Б о г д а н о в. Из его движимости не расхищено ничего, потому что еще при жизни его на все наложены его именные печати..."
Стало быть, как мы и предположили, предварительно была сделана опись, составление которой и было принято "свидетельницей" за расхищение.* * *
Ему, конечно же, сразу на это заявление возразили:
"А н н а Е ф р е м о в н а. Умоляю вас, не приводите, в этом случае, имени нашего дяди: в каком он был в последнее время тяжком положении, мы, как добрые родственники, знали очень хорошо.
Э м и л и я П е т р о в н а. Я еще за два месяца была у дедушки до его смерти, и тогда уж он говорил очень дурно.
И в а н П р о к о ф ь и ч. Говорил дурно-с и соображения не имел".

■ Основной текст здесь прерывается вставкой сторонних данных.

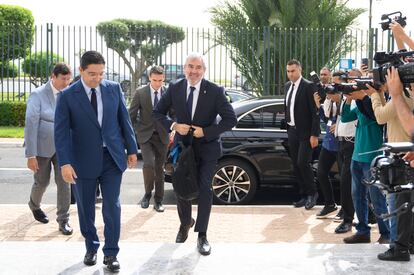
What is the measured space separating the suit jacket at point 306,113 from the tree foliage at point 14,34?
1261 centimetres

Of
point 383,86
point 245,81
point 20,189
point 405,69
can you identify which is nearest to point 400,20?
point 383,86

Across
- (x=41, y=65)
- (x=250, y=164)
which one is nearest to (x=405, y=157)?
(x=250, y=164)

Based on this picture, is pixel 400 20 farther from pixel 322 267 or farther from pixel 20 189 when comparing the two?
pixel 20 189

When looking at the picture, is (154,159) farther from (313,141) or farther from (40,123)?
(313,141)

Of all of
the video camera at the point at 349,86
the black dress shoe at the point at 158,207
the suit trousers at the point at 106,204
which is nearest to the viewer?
the suit trousers at the point at 106,204

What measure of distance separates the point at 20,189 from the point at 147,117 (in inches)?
115

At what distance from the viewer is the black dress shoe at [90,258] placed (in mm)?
5457

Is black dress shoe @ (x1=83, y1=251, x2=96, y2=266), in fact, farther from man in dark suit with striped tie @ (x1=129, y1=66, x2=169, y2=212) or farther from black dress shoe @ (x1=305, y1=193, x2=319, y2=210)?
black dress shoe @ (x1=305, y1=193, x2=319, y2=210)

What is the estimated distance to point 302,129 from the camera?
8461 millimetres

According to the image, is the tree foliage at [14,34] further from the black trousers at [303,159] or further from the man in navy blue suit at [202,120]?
the man in navy blue suit at [202,120]

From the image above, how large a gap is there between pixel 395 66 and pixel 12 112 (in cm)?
1647

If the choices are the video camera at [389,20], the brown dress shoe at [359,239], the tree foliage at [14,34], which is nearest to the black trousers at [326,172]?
the brown dress shoe at [359,239]

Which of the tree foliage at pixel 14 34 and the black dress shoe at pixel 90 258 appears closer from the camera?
the black dress shoe at pixel 90 258

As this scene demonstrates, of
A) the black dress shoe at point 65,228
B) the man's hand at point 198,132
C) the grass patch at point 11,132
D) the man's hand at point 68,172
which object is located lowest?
the black dress shoe at point 65,228
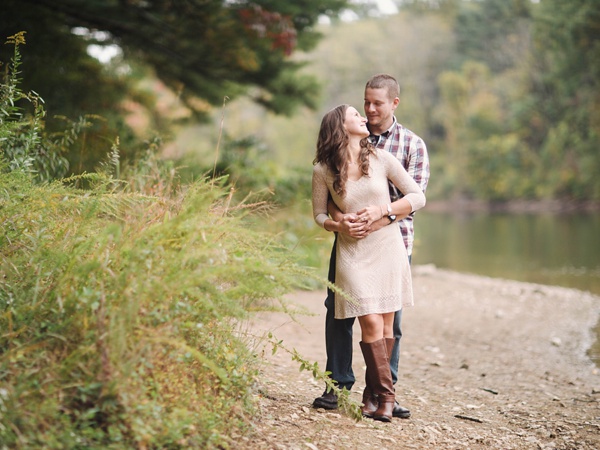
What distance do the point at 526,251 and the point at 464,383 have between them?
14671 millimetres

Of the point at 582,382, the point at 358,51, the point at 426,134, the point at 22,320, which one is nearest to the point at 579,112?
the point at 426,134

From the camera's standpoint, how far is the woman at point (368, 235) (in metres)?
3.48

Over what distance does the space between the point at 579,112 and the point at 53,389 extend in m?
36.4

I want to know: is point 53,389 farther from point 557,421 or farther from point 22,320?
point 557,421

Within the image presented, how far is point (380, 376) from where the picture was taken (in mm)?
3520

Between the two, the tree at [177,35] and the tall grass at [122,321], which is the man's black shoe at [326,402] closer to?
the tall grass at [122,321]

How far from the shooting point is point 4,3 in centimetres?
A: 718

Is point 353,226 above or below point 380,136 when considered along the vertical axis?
below

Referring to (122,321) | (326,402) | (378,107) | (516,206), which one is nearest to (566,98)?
(516,206)

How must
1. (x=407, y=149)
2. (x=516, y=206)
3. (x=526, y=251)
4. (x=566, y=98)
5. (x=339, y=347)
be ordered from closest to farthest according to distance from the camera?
(x=339, y=347), (x=407, y=149), (x=526, y=251), (x=566, y=98), (x=516, y=206)

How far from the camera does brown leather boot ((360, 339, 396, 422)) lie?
3504 mm

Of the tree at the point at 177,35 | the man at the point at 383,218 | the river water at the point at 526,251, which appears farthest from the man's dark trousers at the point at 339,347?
the tree at the point at 177,35

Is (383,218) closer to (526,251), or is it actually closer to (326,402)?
(326,402)

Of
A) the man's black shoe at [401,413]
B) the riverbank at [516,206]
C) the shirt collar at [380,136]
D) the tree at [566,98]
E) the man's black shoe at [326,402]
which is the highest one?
the tree at [566,98]
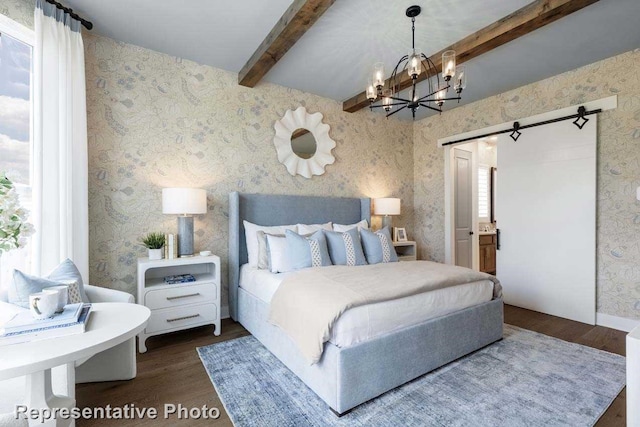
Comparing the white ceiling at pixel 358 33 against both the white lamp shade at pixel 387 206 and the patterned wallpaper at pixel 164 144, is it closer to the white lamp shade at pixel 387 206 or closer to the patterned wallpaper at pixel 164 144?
the patterned wallpaper at pixel 164 144

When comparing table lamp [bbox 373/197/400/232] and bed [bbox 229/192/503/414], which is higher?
table lamp [bbox 373/197/400/232]

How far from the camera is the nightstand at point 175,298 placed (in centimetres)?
248

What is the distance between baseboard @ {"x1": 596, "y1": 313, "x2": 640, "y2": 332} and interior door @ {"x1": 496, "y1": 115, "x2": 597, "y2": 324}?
0.06 metres

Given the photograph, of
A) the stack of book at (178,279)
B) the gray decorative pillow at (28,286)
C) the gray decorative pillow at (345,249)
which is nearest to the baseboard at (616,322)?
the gray decorative pillow at (345,249)

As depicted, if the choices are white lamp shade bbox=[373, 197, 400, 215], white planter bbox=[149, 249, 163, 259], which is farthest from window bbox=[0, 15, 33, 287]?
white lamp shade bbox=[373, 197, 400, 215]

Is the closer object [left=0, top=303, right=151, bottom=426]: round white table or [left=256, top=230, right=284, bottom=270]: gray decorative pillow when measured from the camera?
[left=0, top=303, right=151, bottom=426]: round white table

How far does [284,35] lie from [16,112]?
1.98 m

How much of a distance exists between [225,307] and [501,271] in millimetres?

Мы наблюдаем здесь... изумительную картину: услышанное впервые только что от рассказчицы-доносчицы - превращается... в собственное свидетельство ее слушателей - якобы наблюдавших это своими собственными глазами! Это и "тяжкое положение" умирающего, о котором говорит одна из них; и в особенности - эта информация о потере им речи, которая, как мы видели, была воспринята его наследниками как новость, когда им ее в подробностях преподносила Матвеевна.
Абсурдная же картина, замеченная нами в записи показаний этой "свидетельницы" (умирающий "находился в беспамятстве", однако это... не помешало заметить окружающим, что он "потерял язык"!), - здесь переворачивается. Утрата дара речи - не смогла скрыть от наблюдателей, что покойный в это же время "соображения не имел".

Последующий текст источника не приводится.